┏━━

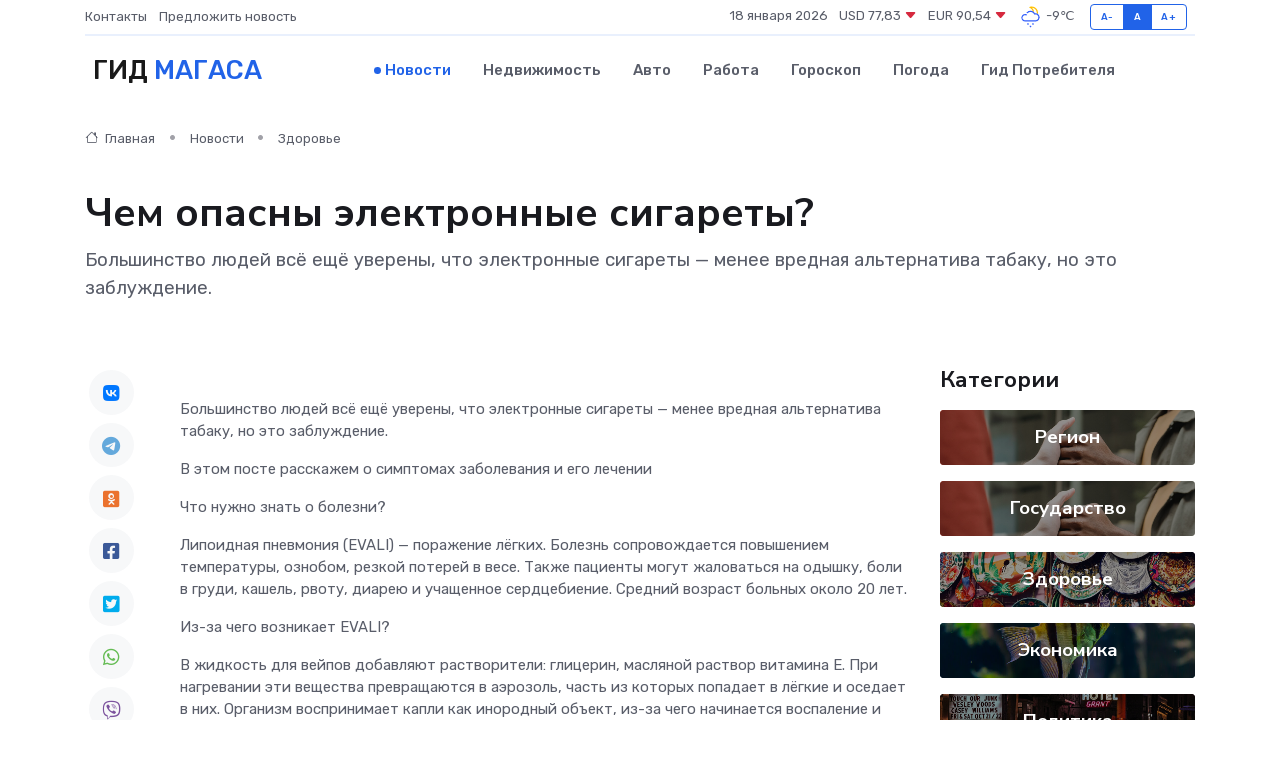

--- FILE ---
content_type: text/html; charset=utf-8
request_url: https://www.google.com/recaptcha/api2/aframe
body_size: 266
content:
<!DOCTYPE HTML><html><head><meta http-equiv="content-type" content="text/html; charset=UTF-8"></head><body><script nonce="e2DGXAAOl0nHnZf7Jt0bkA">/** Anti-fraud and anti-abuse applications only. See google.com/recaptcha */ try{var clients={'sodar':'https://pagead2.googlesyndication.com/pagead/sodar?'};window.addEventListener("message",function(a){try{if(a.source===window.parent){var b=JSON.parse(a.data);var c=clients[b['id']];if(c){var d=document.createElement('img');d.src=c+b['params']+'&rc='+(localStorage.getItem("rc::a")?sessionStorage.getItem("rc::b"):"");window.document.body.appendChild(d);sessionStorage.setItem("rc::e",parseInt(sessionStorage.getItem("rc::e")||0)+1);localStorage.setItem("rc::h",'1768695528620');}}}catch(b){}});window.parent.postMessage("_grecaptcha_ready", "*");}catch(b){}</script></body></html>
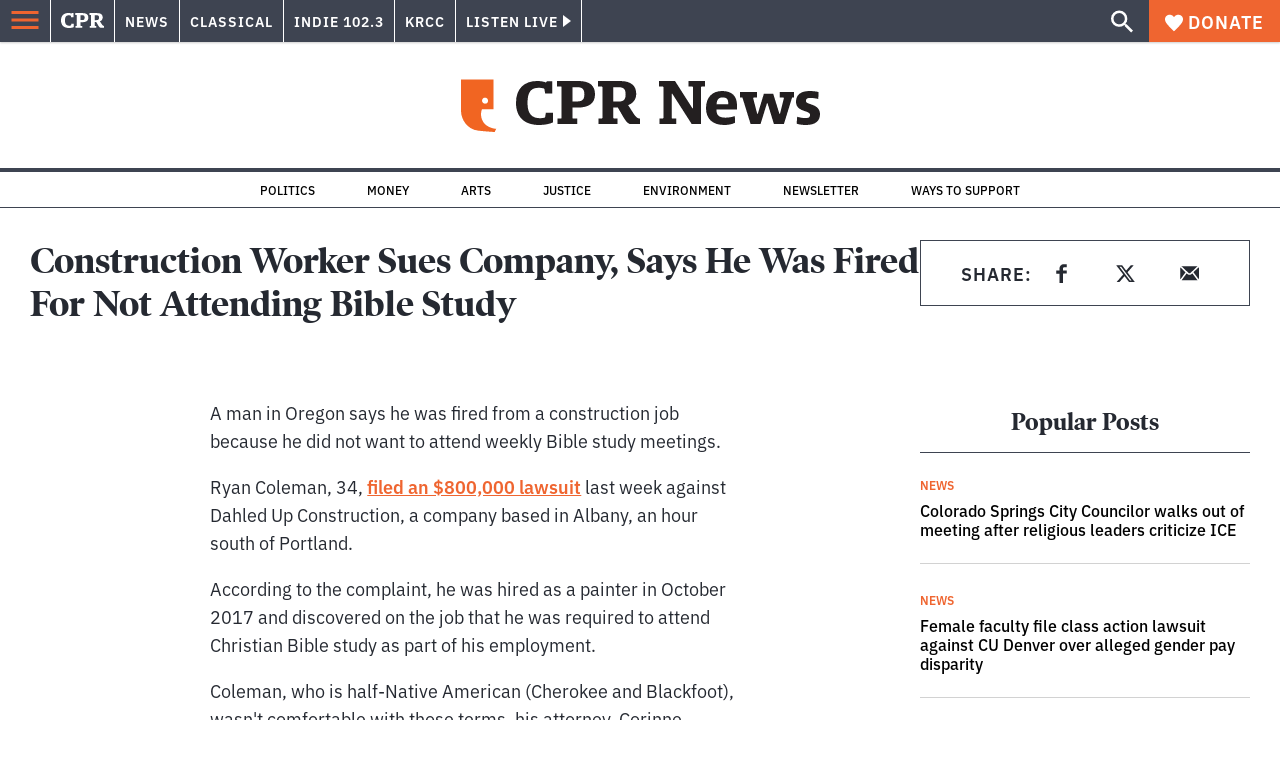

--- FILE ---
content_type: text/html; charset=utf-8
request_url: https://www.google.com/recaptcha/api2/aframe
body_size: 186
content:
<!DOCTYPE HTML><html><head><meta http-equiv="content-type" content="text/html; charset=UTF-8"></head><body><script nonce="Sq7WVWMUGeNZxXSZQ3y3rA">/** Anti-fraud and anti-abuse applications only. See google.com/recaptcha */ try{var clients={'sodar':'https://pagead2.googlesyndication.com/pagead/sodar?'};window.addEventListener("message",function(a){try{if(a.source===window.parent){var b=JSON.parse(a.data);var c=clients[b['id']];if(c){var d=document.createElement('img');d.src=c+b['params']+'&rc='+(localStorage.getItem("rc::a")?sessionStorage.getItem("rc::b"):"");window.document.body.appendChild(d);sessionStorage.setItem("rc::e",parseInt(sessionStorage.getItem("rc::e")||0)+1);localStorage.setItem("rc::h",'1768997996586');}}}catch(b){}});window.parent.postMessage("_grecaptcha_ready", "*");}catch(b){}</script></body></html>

┗━━

- _About this exercise_: Only the pictures are to be left out; restate everything else in the listing word for word.

- _Task output_:
--- FILE ---
content_type: text/html; charset=utf-8
request_url: https://www.google.com/recaptcha/api2/aframe
body_size: 266
content:
<!DOCTYPE HTML><html><head><meta http-equiv="content-type" content="text/html; charset=UTF-8"></head><body><script nonce="e2DGXAAOl0nHnZf7Jt0bkA">/** Anti-fraud and anti-abuse applications only. See google.com/recaptcha */ try{var clients={'sodar':'https://pagead2.googlesyndication.com/pagead/sodar?'};window.addEventListener("message",function(a){try{if(a.source===window.parent){var b=JSON.parse(a.data);var c=clients[b['id']];if(c){var d=document.createElement('img');d.src=c+b['params']+'&rc='+(localStorage.getItem("rc::a")?sessionStorage.getItem("rc::b"):"");window.document.body.appendChild(d);sessionStorage.setItem("rc::e",parseInt(sessionStorage.getItem("rc::e")||0)+1);localStorage.setItem("rc::h",'1768695528620');}}}catch(b){}});window.parent.postMessage("_grecaptcha_ready", "*");}catch(b){}</script></body></html>

--- FILE ---
content_type: text/html; charset=utf-8
request_url: https://www.google.com/recaptcha/api2/aframe
body_size: 186
content:
<!DOCTYPE HTML><html><head><meta http-equiv="content-type" content="text/html; charset=UTF-8"></head><body><script nonce="Sq7WVWMUGeNZxXSZQ3y3rA">/** Anti-fraud and anti-abuse applications only. See google.com/recaptcha */ try{var clients={'sodar':'https://pagead2.googlesyndication.com/pagead/sodar?'};window.addEventListener("message",function(a){try{if(a.source===window.parent){var b=JSON.parse(a.data);var c=clients[b['id']];if(c){var d=document.createElement('img');d.src=c+b['params']+'&rc='+(localStorage.getItem("rc::a")?sessionStorage.getItem("rc::b"):"");window.document.body.appendChild(d);sessionStorage.setItem("rc::e",parseInt(sessionStorage.getItem("rc::e")||0)+1);localStorage.setItem("rc::h",'1768997996586');}}}catch(b){}});window.parent.postMessage("_grecaptcha_ready", "*");}catch(b){}</script></body></html>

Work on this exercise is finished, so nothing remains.